数多くのイタリア出身のバンドを多く輩出したことで、知られているUndergound Symphonyレーベル。HelreidhもUnderground Symphonyの初期からの色合いを受け継いだ、シンフォニック且つドラマティック指向のイタリア系のメタルバンドと言えるでしょう。ただし、この当時のイタリアのグループは、プロダクションを始めとするトータルの面で、あともう一歩というところの作品が少なくなったのでありますが、サウンド的には彼らもいい線を行っているものの惜しいといわざるを得ません。序盤の方では、彼らのウィークポイントとでも言うべき、サウンドの厚みと深みが足らない点がある一方で、次第に次第に聴き進めていくと楽しめるポイントがたくさん出て来ると思います。

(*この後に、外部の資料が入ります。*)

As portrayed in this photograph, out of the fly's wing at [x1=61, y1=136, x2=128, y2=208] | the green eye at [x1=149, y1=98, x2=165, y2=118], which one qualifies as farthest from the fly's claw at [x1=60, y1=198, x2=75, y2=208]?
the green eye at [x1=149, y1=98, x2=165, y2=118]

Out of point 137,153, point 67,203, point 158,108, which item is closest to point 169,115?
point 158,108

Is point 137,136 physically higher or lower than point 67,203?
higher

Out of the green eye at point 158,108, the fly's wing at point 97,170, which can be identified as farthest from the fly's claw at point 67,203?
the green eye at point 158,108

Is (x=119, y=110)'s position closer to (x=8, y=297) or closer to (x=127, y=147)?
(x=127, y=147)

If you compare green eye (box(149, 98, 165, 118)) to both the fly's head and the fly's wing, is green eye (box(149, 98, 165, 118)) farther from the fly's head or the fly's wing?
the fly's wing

もっとアイデアを練って、丁寧なサウンド作りと曲構成で頑張っていたならば、Shadow GalleryBlack Jesterなどが好きな人たちをおおいに振り向かせるところまで行っていたかもしれない?と考えるのはどんなでしょう・・。確かにこのグループは、肝心のシンフォニックな部分を司るKeyboardのサウンドに厚みが足らないせいか、最初の掴みが大変弱いのが勿体無いです。ですが、上でも挙げたように、中盤ぐらいから演奏展開もスリリングで、本来彼らが演出したいドラマティックな部分も前面に出てきて、いい部分も結構あります。作品として出す前に、もっと見直しと磨きをかけていれば、さらによくなっていた作品と思うだけに残念。あとは、イタリアのプログレ系列の先達として素晴らしいグループやミュージシャンがいるのだから、お手本として彼らから学ぶべきものもがあったように感じました。付け加えるなら、楽器やプロダクションの充実度を測る必要があったようにも思いました。

色々と気付いた点というか、マイナス・ポイントにどうしても目が行きがちでありますが、シンフォ性やドラマ度を始め、ここぞというところで見せるエピック指向を加味したProg MetalやPower Metal的な部分は、他のイタリア勢となんら変わらない素晴らしい部分も充分にあります。一般のProg Metalリスナー全てにアピールするとは思いませんが、イタリア系のメタル全般が好きな人やエピック指向やシンフォニックメタル路線の色合いが濃いProg Metalタイプが好きなら、充分聴きこめば楽しめると思います。まずは、中盤から後半で登場する楽曲から、攻略することをお薦めする作品です。初期のItalian Prog Metalのマニア層には、妙に評価が高い作品ではありますが・・うーむ、どうなんでしょうね。ちなみにHelreidhというバンド名の由来は、中世の時代に北欧の人々によって話されていた言語から来ているらしい。(購入盤Review)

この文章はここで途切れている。